The 1989 Player's International Canadian Open was a tennis tournament played on outdoor hard courts. The men's tournament was held at the du Maurier Stadium in Montreal in Canada and was part of the 1989 Nabisco Grand Prix while the women's tournament was held at the National Tennis Centre in Toronto in Canada and was part of the Category 5 tier of the 1989 WTA Tour. The men's tournament was held from August 14 through August 20, 1989, while the women's tournament was held from August 21 through August 27, 1989.

==Finals==

===Men's singles===

CSK Ivan Lendl defeated USA John McEnroe 6–1, 6–3
- It was Lendl's 7th title of the year and the 86th of his career.

===Women's singles===

USA Martina Navratilova defeated ESP Arantxa Sánchez Vicario 6–2, 6–2
- It was Navratilova's 11th title of the year and the 274th of her career.

===Men's doubles===

NZL Kelly Evernden / USA Todd Witsken defeated USA Charles Beckman / USA Shelby Cannon 6–3, 6–3
- It was Evernden's 2nd title of the year and the 7th of his career.
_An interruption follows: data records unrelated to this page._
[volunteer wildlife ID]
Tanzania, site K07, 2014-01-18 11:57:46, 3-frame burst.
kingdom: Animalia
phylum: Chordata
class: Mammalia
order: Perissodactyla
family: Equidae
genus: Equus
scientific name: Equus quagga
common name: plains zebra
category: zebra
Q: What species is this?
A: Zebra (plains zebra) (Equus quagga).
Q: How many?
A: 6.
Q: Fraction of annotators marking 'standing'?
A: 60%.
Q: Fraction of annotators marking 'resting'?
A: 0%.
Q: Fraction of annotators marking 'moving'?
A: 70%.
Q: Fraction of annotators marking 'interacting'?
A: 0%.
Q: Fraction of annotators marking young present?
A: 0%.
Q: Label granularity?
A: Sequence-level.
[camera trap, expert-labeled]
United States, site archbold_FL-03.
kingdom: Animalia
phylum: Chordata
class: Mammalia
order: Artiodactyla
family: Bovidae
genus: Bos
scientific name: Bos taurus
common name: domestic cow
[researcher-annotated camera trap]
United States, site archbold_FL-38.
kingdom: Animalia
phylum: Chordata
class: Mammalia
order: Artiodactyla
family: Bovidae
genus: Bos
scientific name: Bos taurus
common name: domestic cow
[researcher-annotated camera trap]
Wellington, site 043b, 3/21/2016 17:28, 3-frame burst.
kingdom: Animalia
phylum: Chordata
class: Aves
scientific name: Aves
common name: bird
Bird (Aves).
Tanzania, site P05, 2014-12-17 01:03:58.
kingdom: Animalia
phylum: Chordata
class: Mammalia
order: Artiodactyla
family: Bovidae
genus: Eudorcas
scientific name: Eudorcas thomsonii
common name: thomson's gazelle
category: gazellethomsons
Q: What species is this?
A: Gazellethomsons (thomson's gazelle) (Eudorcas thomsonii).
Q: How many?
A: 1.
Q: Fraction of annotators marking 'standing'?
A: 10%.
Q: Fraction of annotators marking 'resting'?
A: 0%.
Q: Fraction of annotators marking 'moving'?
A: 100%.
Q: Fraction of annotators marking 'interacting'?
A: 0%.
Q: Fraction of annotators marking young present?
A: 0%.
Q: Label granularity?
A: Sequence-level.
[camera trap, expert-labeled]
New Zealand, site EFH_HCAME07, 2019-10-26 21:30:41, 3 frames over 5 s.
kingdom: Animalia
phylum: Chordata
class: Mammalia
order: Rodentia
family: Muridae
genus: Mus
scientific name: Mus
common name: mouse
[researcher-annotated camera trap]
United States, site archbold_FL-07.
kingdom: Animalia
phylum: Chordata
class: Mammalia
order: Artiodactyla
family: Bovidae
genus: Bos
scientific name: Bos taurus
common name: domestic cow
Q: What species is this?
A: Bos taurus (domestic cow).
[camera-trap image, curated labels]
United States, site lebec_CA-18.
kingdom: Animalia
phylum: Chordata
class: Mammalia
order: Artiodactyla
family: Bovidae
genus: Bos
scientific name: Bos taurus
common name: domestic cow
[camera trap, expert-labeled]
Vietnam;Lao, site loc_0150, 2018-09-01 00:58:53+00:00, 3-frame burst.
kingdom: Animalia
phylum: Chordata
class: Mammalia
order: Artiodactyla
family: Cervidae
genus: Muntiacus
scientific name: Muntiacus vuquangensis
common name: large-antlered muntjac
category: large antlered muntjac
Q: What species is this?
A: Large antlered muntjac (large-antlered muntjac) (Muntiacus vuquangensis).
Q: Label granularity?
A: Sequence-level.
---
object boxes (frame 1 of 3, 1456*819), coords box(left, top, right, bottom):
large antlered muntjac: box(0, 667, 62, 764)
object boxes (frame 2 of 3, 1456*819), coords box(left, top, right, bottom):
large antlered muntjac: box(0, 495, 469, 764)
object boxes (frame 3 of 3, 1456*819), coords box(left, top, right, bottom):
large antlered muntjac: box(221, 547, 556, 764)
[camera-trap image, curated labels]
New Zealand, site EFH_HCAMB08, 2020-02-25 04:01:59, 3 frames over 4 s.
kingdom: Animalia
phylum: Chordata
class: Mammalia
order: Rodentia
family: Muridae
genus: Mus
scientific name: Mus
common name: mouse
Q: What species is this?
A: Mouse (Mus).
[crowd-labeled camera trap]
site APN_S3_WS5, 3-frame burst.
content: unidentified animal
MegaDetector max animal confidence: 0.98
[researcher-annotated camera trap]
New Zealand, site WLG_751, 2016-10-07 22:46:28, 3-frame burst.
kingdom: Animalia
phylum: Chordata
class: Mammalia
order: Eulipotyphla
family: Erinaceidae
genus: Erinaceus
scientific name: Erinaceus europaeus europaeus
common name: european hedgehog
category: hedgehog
It was Witsken's 3rd title of the year and the 7th of his career.

===Women's doubles===

USA Gigi Fernández / USA Robin White defeated USA Martina Navratilova / URS Larisa Savchenko 6–1, 7–5
- It was Fernández's 2nd title of the year and the 11th of her career. It was White's 1st title of the year and the 9th of her career.